[Your task]
All records below are to be repeated precisely, with nothing added.

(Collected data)
• • •

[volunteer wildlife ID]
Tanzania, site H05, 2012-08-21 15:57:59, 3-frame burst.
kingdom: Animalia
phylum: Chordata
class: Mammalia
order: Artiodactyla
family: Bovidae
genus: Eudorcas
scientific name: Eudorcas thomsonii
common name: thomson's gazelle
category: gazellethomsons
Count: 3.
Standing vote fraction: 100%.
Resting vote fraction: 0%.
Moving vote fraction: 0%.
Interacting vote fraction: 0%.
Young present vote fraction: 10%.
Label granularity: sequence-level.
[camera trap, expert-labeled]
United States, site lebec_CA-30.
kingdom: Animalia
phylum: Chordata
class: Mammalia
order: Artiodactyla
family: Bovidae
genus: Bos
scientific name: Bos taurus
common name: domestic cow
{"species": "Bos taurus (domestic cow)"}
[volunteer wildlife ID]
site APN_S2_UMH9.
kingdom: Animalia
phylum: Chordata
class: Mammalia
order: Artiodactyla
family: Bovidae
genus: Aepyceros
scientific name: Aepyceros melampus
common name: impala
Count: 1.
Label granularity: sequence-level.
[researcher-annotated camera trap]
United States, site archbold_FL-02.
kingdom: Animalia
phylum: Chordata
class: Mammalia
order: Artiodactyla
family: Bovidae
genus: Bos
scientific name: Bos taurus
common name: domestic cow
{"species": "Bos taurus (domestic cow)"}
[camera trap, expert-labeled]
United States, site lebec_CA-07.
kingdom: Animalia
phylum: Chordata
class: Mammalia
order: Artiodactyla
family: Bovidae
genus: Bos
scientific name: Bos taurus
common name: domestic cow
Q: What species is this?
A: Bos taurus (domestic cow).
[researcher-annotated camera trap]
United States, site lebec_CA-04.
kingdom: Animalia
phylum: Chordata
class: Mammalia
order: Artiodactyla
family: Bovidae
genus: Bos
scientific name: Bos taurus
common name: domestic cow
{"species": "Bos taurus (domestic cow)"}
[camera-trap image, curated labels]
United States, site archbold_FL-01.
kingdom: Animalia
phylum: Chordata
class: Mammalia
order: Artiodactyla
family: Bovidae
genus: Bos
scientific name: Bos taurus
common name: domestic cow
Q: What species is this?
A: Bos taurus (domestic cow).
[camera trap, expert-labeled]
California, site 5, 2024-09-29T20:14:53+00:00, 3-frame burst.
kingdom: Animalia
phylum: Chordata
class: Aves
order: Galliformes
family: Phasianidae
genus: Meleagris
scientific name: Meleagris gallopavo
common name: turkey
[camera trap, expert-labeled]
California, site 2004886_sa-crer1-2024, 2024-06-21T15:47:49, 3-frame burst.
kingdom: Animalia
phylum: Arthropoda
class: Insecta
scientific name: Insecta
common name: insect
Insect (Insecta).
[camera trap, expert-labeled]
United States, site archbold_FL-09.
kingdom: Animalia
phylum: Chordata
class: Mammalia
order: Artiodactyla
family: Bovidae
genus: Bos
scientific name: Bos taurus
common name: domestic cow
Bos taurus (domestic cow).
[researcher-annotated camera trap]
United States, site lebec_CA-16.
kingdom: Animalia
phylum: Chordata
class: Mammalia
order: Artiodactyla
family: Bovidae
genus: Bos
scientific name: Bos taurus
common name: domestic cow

• • •

[Task response]
[volunteer wildlife ID]
Tanzania, site H05, 2012-08-21 15:57:59, 3-frame burst.
kingdom: Animalia
phylum: Chordata
class: Mammalia
order: Artiodactyla
family: Bovidae
genus: Eudorcas
scientific name: Eudorcas thomsonii
common name: thomson's gazelle
category: gazellethomsons
Count: 3.
Standing vote fraction: 100%.
Resting vote fraction: 0%.
Moving vote fraction: 0%.
Interacting vote fraction: 0%.
Young present vote fraction: 10%.
Label granularity: sequence-level.
[camera trap, expert-labeled]
United States, site lebec_CA-30.
kingdom: Animalia
phylum: Chordata
class: Mammalia
order: Artiodactyla
family: Bovidae
genus: Bos
scientific name: Bos taurus
common name: domestic cow
{"species": "Bos taurus (domestic cow)"}
[volunteer wildlife ID]
site APN_S2_UMH9.
kingdom: Animalia
phylum: Chordata
class: Mammalia
order: Artiodactyla
family: Bovidae
genus: Aepyceros
scientific name: Aepyceros melampus
common name: impala
Count: 1.
Label granularity: sequence-level.
[researcher-annotated camera trap]
United States, site archbold_FL-02.
kingdom: Animalia
phylum: Chordata
class: Mammalia
order: Artiodactyla
family: Bovidae
genus: Bos
scientific name: Bos taurus
common name: domestic cow
{"species": "Bos taurus (domestic cow)"}
[camera trap, expert-labeled]
United States, site lebec_CA-07.
kingdom: Animalia
phylum: Chordata
class: Mammalia
order: Artiodactyla
family: Bovidae
genus: Bos
scientific name: Bos taurus
common name: domestic cow
Q: What species is this?
A: Bos taurus (domestic cow).
[researcher-annotated camera trap]
United States, site lebec_CA-04.
kingdom: Animalia
phylum: Chordata
class: Mammalia
order: Artiodactyla
family: Bovidae
genus: Bos
scientific name: Bos taurus
common name: domestic cow
{"species": "Bos taurus (domestic cow)"}
[camera-trap image, curated labels]
United States, site archbold_FL-01.
kingdom: Animalia
phylum: Chordata
class: Mammalia
order: Artiodactyla
family: Bovidae
genus: Bos
scientific name: Bos taurus
common name: domestic cow
Q: What species is this?
A: Bos taurus (domestic cow).
[camera trap, expert-labeled]
California, site 5, 2024-09-29T20:14:53+00:00, 3-frame burst.
kingdom: Animalia
phylum: Chordata
class: Aves
order: Galliformes
family: Phasianidae
genus: Meleagris
scientific name: Meleagris gallopavo
common name: turkey
[camera trap, expert-labeled]
California, site 2004886_sa-crer1-2024, 2024-06-21T15:47:49, 3-frame burst.
kingdom: Animalia
phylum: Arthropoda
class: Insecta
scientific name: Insecta
common name: insect
Insect (Insecta).
[camera trap, expert-labeled]
United States, site archbold_FL-09.
kingdom: Animalia
phylum: Chordata
class: Mammalia
order: Artiodactyla
family: Bovidae
genus: Bos
scientific name: Bos taurus
common name: domestic cow
Bos taurus (domestic cow).
[researcher-annotated camera trap]
United States, site lebec_CA-16.
kingdom: Animalia
phylum: Chordata
class: Mammalia
order: Artiodactyla
family: Bovidae
genus: Bos
scientific name: Bos taurus
common name: domestic cow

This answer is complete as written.